Tarefa 1:
Reescreva todas as linhas dos registros abaixo como uma tabela em Markdown com as colunas "Nº" e "Conteúdo", pondo o número de cada linha e o texto dela e sem incluir linhas em branco. Deixe as imagens de fora da resposta.

Trecho:
:::::

Quem tem Tinder, tem medo.

Pergunte a qualquer um que tenha uma conta no aplicativo: é comum sentir receio ao criar um perfil com a sua foto, muitas vezes linkado ao Facebook, e não imaginar quem vai passar pela sua página nesse cardápio humano; Uma pessoa com a qual você cortou relações, um(a) ex qualquer coisa, amigos do(a) ex qualquer coisa, uma pessoa para a qual você se declarou morta, mas que você sabe que te stalkeia, e incontáveis outras desequilibradas e com caráter duvidoso. Dependendo também de como a sua mente funciona, fica impossível não começar a imaginar alguém que você detesta dando match em outro alguém que te fez muito mal, e prontamente visualizar a cena dessas duas pessoas terríveis sendo felizes juntas…

Poucas coisas no mundo são tão ruins quanto ver gente que não presta se refastelando na vida, e uma delas pode ser a experiência de tentar formar um vínculo com alguém 100% estranho estando atrás de um aparelho eletrônico. Sou muito liberal com algumas coisas, mas o Tinder traz a tona o conservadorismo que há em mim. Constatei que não gosto da dinâmica do serviço e do comportamento geral por lá. O aplicativo fornece seu nome e idade, local de trabalho e estudo, espaço para 6 ou 7 fotos e 500 caracteres caso você deseje colocar alguma descrição. São inúmeras as formas para julgar alguém num ambiente desses. Embora o que esteja exposto para primeiro impacto seja bastante restrito, tais informações acabam sendo marcantes pra alguém que, como eu, usa repelente a base de ceticismo quando tem que lidar com o desconhecido.

Depois de determinada idade, que varia de pessoa para pessoa, ficamos cheios de manias… Não da mais para aturar certas coisas, nem se misturar com todo tipo de gente. Passamos a utilizar filtros cuja exigência cresce de acordo com nosso amadurecimento, objetivos, decepções e gostos pessoais. Não é mais tão simples querer fazer parte da vida de alguém e deixar que esse alguém faça parte da sua também. Existem requisitos a serem preenchidos… A primeira impressão sempre vem pela foto de capa. Ali já da para saber se vale a pena ou não abrir o perfil para ver um pouco mais. Passo direto por gente na praia, cachoeira, no futebol, fazendo trilha, esportes radicais e naquelas muvucas sociais. Não tenho nada em comum com alguém que tem essas atividades como prazeres primários…

Passada essa fase da triagem, chegamos ao “sobre”, e aí o que pode parecer puro preconceito reflete, na verdade, um senso de autopreservação muito grande. Se tem WhatsApp publicado e/ou está pedindo seguidores no Snapchat/Instagram? Passo. Expressa apoio/uso de drogas, dependência alcoólica e/ou fanatismos? Passo. Erros de português, concordância, falta de coerência e frases obsoletas tipo: Foco, força e fé – Deus no comando sempre – Vem que no caminho eu te explico? Passo! Eu me conheço bem, não quero contato com quem que se expõe tanto, com alguém que da tanto valor aos likes e follows da vida online, com vícios que desaprovo, com déficits difíceis para um jornalista engolir, e alguém incapaz de se expressar com as próprias palavras em menos de 500 caracteres.

:::::

[Trechos descritivos curtos]
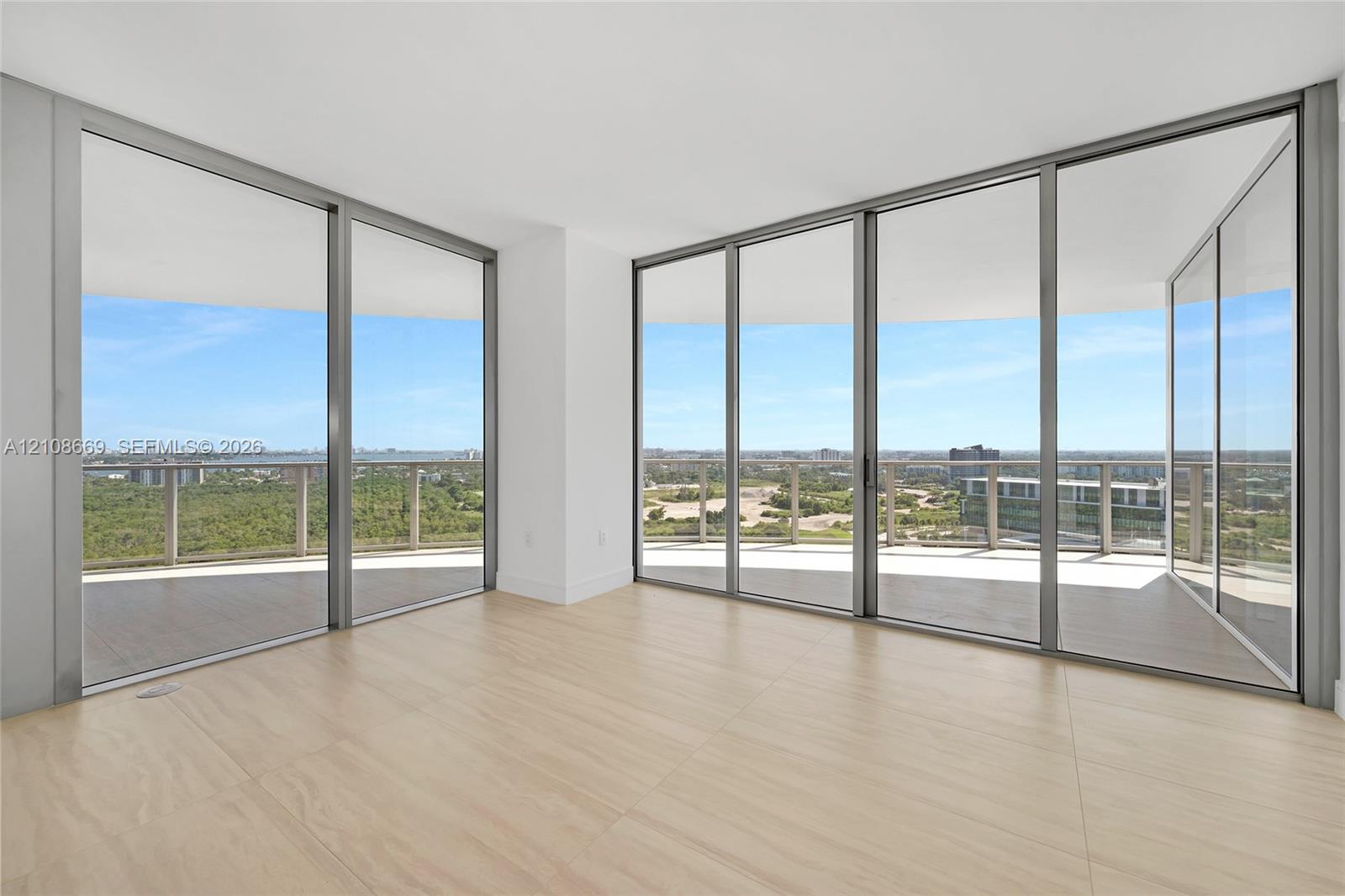 Floor-to-ceiling glass walls, wrap-around balcony, expansive exterior railing, and wood-finish flooring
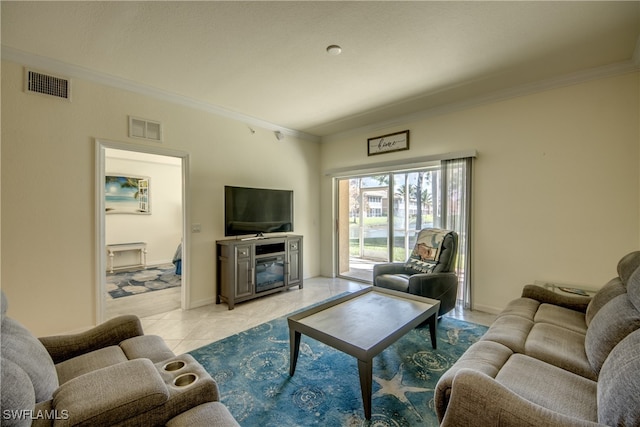 living room featuring crown molding, a fireplace, and light tile patterned floors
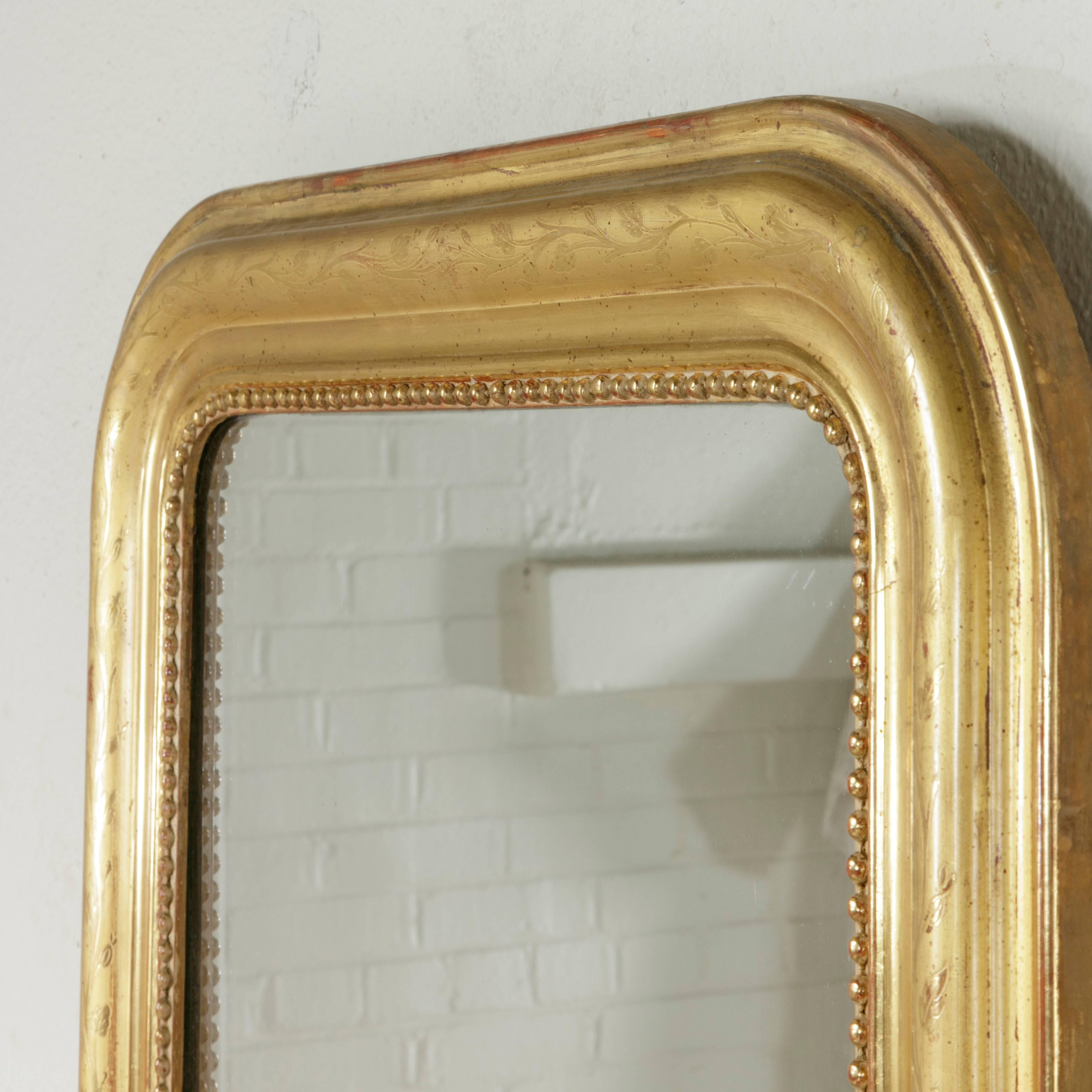 This elegant 19th century French Louis Philippe mirror features a delicately incised leaf and floral pattern on its gold leafed water gilt pillow frame. Its original iron oxide underbody gives it a rich glow. The original mercury glass mirror is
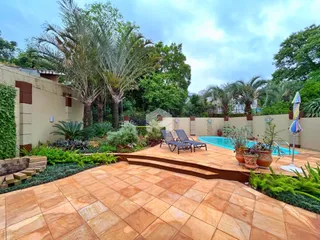 Vista externa de uma área de lazer com piscina e jardim.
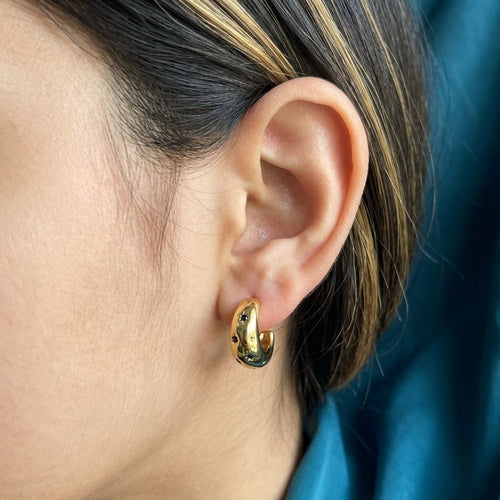 Gold hoop earring worn by a person with a blue background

:::::

Tarefa 2:
Copie do trecho sobre o Tinder tudo o que vai desde "Poucas coisas no" até "com o desconhecido.".

Resolução 1:
| Nº | Conteúdo |
|---|---|
| 1 |  Floor-to-ceiling glass walls, wrap-around balcony, expansive exterior railing, and wood-finish flooring |
| 2 |  living room featuring crown molding, a fireplace, and light tile patterned floors |
| 3 |  This elegant 19th century French Louis Philippe mirror features a delicately incised leaf and floral pattern on its gold leafed water gilt pillow frame. Its original iron oxide underbody gives it a rich glow. The original mercury glass mirror is |
| 4 |  Vista externa de uma área de lazer com piscina e jardim. |
| 5 |  Gold hoop earring worn by a person with a blue background |

Resolução 2:
Poucas coisas no mundo são tão ruins quanto ver gente que não presta se refastelando na vida, e uma delas pode ser a experiência de tentar formar um vínculo com alguém 100% estranho estando atrás de um aparelho eletrônico. Sou muito liberal com algumas coisas, mas o Tinder traz a tona o conservadorismo que há em mim. Constatei que não gosto da dinâmica do serviço e do comportamento geral por lá. O aplicativo fornece seu nome e idade, local de trabalho e estudo, espaço para 6 ou 7 fotos e 500 caracteres caso você deseje colocar alguma descrição. São inúmeras as formas para julgar alguém num ambiente desses. Embora o que esteja exposto para primeiro impacto seja bastante restrito, tais informações acabam sendo marcantes pra alguém que, como eu, usa repelente a base de ceticismo quando tem que lidar com o desconhecido.